De bedrijfsopvolgingsregeling (BOR) biedt een ruime vrijstelling voor schenk- en erfbelasting bij de overdracht van ondernemingsvermogen door schenking of vererving. Het doel van de BOR is om bedrijfsopvolgingen fiscaal soepel te laten verlopen. Met de BOR is het ondernemingsvermogen dat wordt verkregen via schenking of vererving tot €1.205.871 (2023) voor 100% en het overschot daarboven voor 83% voorwaardelijk vrijgesteld. Belastingplichtigen kunnen gedurende 10 jaar uitstel van betaling krijgen voor het resterende belastingbedrag.

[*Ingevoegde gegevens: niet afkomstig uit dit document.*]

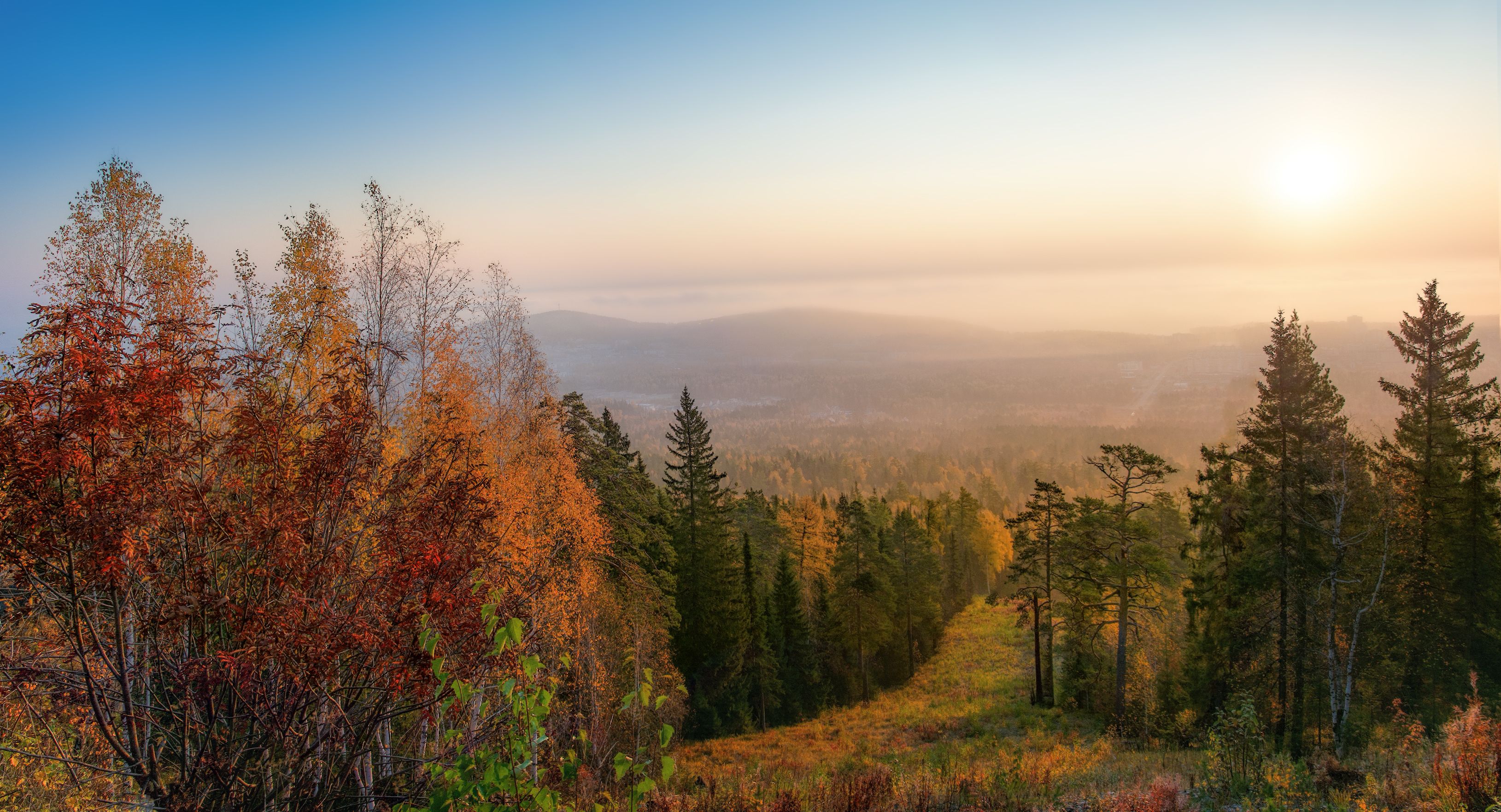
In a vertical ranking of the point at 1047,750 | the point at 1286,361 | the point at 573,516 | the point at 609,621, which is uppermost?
the point at 1286,361

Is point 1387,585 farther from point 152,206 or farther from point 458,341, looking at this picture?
point 152,206

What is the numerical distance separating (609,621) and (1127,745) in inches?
641

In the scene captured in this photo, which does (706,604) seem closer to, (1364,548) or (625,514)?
(625,514)

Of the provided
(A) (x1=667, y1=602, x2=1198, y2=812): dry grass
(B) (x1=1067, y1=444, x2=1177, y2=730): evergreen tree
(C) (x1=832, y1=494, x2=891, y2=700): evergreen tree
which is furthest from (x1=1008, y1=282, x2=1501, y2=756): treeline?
(C) (x1=832, y1=494, x2=891, y2=700): evergreen tree

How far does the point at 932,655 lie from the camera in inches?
1586

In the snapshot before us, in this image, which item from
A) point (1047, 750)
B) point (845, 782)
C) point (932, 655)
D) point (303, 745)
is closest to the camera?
point (303, 745)

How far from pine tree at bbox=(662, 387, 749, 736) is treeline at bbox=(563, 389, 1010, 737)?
0.05 m

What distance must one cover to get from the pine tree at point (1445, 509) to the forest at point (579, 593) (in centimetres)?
8

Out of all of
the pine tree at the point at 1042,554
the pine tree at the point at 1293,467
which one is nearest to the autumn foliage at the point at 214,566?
the pine tree at the point at 1293,467

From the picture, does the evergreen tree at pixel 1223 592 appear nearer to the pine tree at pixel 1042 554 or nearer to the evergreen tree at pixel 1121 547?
the evergreen tree at pixel 1121 547

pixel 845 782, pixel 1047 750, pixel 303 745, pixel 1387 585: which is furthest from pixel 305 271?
pixel 1387 585

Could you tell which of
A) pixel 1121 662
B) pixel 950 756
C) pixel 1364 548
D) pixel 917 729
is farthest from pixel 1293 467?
pixel 917 729

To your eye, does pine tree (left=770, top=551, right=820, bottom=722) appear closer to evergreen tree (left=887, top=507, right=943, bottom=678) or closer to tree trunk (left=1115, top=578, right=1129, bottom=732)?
evergreen tree (left=887, top=507, right=943, bottom=678)

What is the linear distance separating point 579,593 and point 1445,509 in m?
22.2
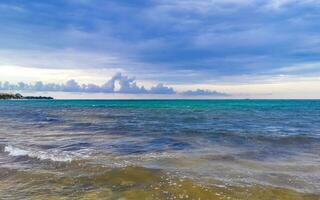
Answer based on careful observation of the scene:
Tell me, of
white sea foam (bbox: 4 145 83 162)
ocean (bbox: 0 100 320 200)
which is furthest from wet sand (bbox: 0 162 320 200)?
white sea foam (bbox: 4 145 83 162)

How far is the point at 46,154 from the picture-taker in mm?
15164

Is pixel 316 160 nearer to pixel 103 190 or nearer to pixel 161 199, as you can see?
pixel 161 199

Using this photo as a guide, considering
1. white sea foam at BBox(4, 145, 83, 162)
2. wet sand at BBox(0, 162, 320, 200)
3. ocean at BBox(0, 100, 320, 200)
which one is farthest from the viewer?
white sea foam at BBox(4, 145, 83, 162)

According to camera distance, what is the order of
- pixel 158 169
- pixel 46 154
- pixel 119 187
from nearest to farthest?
pixel 119 187 → pixel 158 169 → pixel 46 154

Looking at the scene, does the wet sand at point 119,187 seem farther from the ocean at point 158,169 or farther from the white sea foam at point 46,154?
the white sea foam at point 46,154

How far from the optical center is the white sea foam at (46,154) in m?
14.2

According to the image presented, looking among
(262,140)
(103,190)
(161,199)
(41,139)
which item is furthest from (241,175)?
(41,139)

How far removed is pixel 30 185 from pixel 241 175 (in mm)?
6832

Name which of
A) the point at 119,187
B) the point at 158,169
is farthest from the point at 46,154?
the point at 119,187

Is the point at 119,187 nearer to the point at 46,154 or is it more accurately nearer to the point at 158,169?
the point at 158,169

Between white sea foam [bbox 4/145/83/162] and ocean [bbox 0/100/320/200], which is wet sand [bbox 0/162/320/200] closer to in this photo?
ocean [bbox 0/100/320/200]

Echter, de BOR heeft enkele voorwaarden, waarover al geruime tijd discussie bestaat. Centraal staat de vraag of de oorspronkelijke rechtvaardiging van de BOR, namelijk het voorkomen van gevaar voor het voortbestaan van de onderneming bij bedrijfsopvolging, nog steeds geldig is.
Een onderdeel van deze discussie betreft de kwalificatie van bepaald verhuurd vastgoed als ondernemingsvermogen en of dit in aanmerking komt voor de BOR. In de praktijk wordt hier vaak over geprocedeerd.

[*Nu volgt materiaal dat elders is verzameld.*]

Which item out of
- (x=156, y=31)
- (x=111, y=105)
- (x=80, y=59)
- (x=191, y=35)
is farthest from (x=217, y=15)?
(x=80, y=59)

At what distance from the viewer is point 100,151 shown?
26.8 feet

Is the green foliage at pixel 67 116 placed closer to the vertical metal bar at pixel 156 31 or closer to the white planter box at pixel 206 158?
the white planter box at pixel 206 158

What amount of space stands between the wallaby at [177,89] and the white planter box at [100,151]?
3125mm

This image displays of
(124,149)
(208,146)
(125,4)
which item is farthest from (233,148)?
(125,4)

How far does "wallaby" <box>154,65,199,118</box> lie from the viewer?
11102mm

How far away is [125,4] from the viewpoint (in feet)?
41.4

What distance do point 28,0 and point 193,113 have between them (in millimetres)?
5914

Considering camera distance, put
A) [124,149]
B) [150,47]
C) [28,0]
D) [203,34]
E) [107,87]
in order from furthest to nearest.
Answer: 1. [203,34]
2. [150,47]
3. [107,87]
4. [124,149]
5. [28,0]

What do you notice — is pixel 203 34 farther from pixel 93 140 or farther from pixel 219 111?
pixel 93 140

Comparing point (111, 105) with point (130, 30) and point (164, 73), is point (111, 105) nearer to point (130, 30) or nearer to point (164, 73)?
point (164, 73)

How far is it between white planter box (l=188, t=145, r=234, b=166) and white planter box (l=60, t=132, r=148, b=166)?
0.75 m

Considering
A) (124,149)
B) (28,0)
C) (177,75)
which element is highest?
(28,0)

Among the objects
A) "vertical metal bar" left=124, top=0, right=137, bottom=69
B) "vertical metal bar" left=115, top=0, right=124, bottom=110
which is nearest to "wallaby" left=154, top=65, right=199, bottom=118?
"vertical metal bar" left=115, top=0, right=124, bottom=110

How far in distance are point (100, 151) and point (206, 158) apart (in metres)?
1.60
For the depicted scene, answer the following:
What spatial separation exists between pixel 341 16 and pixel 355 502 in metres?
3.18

Belastingplichtigen ervaren moeilijkheden bij het aantonen dat aan derden verhuurd vastgoed kwalificeert als ondernemingsvermogen voor de toepassing van de BOR. Een recente uitspraak van de Hoge Raad (HR 18 augustus 2023, ECLI:NL:HR:2023:1054) illustreert dit.
Achtergrond
In 2021 oordeelde de Hoge Raad dat de projectontwikkelingstak en de verhuurtak van de verkregen onderneming niet zodanig met elkaar verweven waren dat er sprake zou zijn van één onderneming. Na verwijzing oordeelde het Hof Den Haag dat zelf ontwikkelde objecten die werden verhuurd niet tot het ondernemingsvermogen behoorden, terwijl een ander verhuurd pand wel als ondernemingsvermogen werd beschouwd. Zowel belanghebbende als de staatssecretaris gingen in cassatie.

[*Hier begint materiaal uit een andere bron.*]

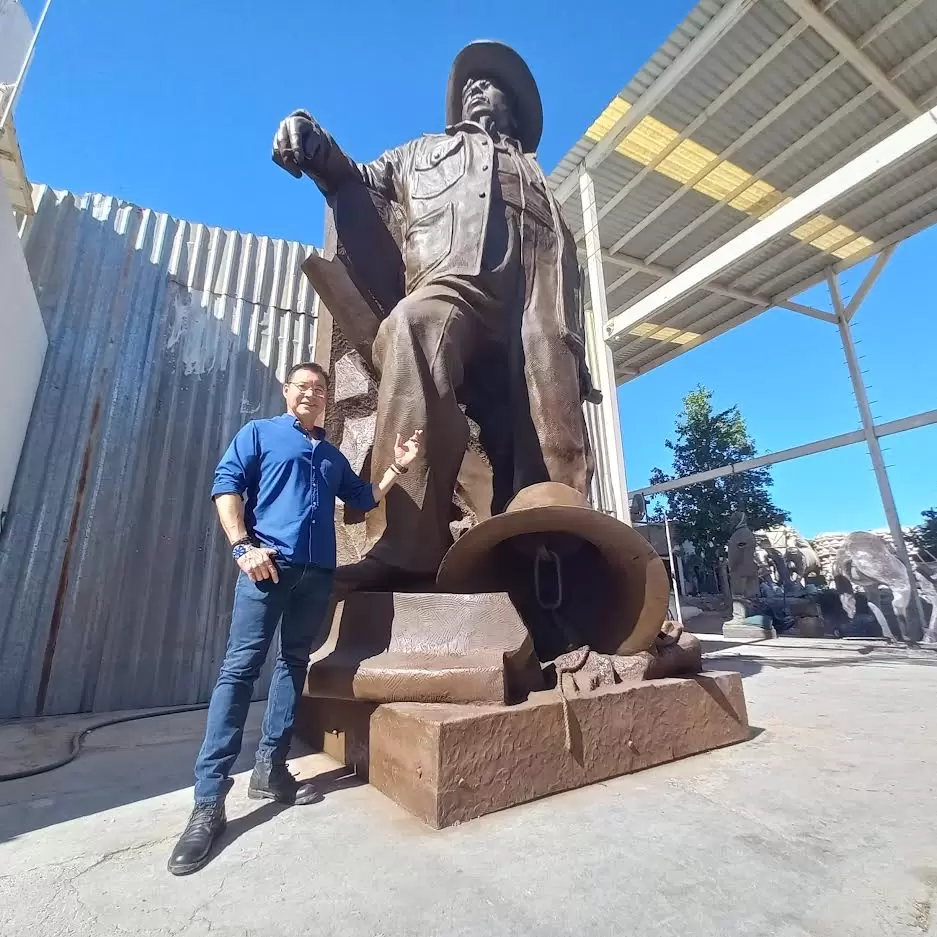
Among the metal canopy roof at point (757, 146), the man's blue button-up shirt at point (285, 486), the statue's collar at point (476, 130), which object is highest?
the metal canopy roof at point (757, 146)

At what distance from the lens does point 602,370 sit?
752cm

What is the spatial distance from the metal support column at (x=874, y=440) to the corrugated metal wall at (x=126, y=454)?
8.83 meters

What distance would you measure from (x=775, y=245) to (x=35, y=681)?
37.4 feet

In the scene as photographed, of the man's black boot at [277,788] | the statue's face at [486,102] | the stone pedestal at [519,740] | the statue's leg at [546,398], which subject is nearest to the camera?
the stone pedestal at [519,740]

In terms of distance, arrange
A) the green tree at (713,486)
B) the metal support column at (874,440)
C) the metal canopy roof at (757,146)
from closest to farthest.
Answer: the metal canopy roof at (757,146) → the metal support column at (874,440) → the green tree at (713,486)

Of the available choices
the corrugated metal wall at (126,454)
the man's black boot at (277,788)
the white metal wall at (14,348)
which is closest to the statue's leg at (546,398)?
the man's black boot at (277,788)

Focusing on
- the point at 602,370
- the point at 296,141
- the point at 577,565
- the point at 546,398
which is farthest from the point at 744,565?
the point at 296,141

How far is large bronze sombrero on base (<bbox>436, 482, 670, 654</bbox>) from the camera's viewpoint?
181 cm

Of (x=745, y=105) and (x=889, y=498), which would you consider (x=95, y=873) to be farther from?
(x=889, y=498)

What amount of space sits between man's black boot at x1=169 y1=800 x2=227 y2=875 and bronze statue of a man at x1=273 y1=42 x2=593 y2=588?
0.84 meters

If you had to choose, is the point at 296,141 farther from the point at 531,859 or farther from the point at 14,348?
the point at 14,348

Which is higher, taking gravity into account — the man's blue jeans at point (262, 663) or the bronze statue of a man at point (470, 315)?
the bronze statue of a man at point (470, 315)

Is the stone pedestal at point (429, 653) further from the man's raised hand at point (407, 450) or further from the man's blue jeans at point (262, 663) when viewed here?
the man's raised hand at point (407, 450)

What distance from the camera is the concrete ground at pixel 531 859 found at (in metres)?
0.91
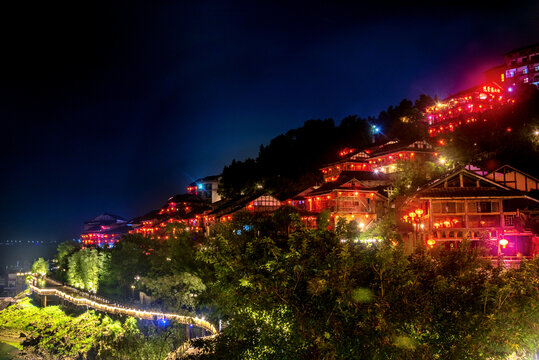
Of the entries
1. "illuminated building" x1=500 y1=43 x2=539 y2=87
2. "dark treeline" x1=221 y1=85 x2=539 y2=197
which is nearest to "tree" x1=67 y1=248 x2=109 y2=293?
"dark treeline" x1=221 y1=85 x2=539 y2=197

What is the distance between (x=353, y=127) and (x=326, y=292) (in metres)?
54.4

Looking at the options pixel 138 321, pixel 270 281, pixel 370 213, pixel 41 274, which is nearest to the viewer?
pixel 270 281

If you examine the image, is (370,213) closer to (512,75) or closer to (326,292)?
(326,292)

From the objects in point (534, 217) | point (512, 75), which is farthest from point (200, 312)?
point (512, 75)

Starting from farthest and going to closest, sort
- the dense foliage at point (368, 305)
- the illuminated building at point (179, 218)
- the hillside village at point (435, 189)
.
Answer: the illuminated building at point (179, 218), the hillside village at point (435, 189), the dense foliage at point (368, 305)

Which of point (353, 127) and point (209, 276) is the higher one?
point (353, 127)

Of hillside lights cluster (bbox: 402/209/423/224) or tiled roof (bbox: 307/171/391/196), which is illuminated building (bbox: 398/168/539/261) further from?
tiled roof (bbox: 307/171/391/196)

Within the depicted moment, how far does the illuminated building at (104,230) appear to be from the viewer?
8878 cm

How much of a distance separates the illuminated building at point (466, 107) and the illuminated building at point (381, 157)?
648cm

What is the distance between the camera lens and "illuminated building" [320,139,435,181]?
4362 centimetres

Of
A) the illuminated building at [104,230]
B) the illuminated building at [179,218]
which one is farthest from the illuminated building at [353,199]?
the illuminated building at [104,230]

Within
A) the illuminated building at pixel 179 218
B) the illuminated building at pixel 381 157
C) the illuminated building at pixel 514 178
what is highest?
the illuminated building at pixel 381 157

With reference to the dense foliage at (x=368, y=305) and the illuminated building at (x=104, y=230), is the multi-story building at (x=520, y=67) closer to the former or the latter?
the dense foliage at (x=368, y=305)

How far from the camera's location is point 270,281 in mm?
9773
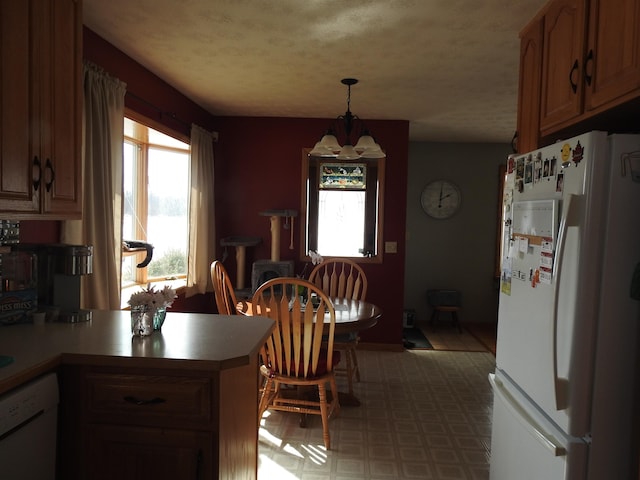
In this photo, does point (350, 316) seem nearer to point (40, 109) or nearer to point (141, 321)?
point (141, 321)

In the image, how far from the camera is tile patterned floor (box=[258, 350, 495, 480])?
2387mm

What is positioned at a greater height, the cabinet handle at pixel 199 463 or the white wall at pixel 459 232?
the white wall at pixel 459 232

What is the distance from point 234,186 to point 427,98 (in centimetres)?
211

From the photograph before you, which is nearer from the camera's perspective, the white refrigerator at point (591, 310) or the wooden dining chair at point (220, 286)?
the white refrigerator at point (591, 310)

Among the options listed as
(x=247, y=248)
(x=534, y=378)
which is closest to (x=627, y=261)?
(x=534, y=378)

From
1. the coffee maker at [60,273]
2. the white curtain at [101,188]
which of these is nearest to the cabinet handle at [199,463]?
the coffee maker at [60,273]

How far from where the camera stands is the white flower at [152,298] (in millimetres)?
1613

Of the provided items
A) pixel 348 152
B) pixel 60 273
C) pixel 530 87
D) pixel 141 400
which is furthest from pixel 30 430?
pixel 530 87

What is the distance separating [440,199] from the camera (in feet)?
18.9

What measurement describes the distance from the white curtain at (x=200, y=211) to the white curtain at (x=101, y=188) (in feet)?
4.18

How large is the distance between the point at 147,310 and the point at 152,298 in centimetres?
5

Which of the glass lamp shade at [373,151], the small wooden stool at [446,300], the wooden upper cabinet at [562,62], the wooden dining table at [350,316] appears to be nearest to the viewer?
the wooden upper cabinet at [562,62]

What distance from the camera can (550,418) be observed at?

Het beroep in cassatie van belanghebbende werd ongegrond verklaard. De Hoge Raad stelde dat een vermogensbestanddeel dat binnen de eigen onderneming tot stand is gebracht, niet automatisch als ondernemingsvermogen wordt beschouwd wanneer het voor verhuur wordt aangehouden. De BOR is volgens de Hoge Raad in dat geval niet van toepassing. Het beroep van de staatssecretaris werd wel gegrond verklaard, waarbij de Hoge Raad oordeelde dat een vermogensbestanddeel als ondernemingsvermogen kan worden beschouwd als het ten tijde van de verkrijging voor ondernemingsdoeleinden wordt aangehouden. In dit geval kon het voormalige kantoorpand niet als ondernemingsvermogen worden beschouwd, omdat het aan derden werd verhuurd.
Belang voor de praktijk
De uitspraak van de Hoge Raad geeft aan dat zelf ontwikkeld vastgoed dat vervolgens wordt verhuurd niet als ondernemingsvermogen wordt beschouwd, waardoor de BOR niet van toepassing is. Vermogensbestanddelen kunnen alleen als ondernemingsvermogen voor de BOR kwalificeren als ze ten tijde van de verkrijging voor ondernemingsdoeleinden worden aangehouden.
Het demissionaire kabinet was al van plan om de BOR te versoberen, mogelijk in lijn met deze uitspraak. Het is echter onzeker of de BOR-regelgeving daadwerkelijk per 1 januari 2024 zal worden gewijzigd. Deze uitspraak lijkt de Belastingdienst tot die tijd meer middelen te geven om verhuurd vastgoed zoveel mogelijk buiten de BOR-toepassing te houden.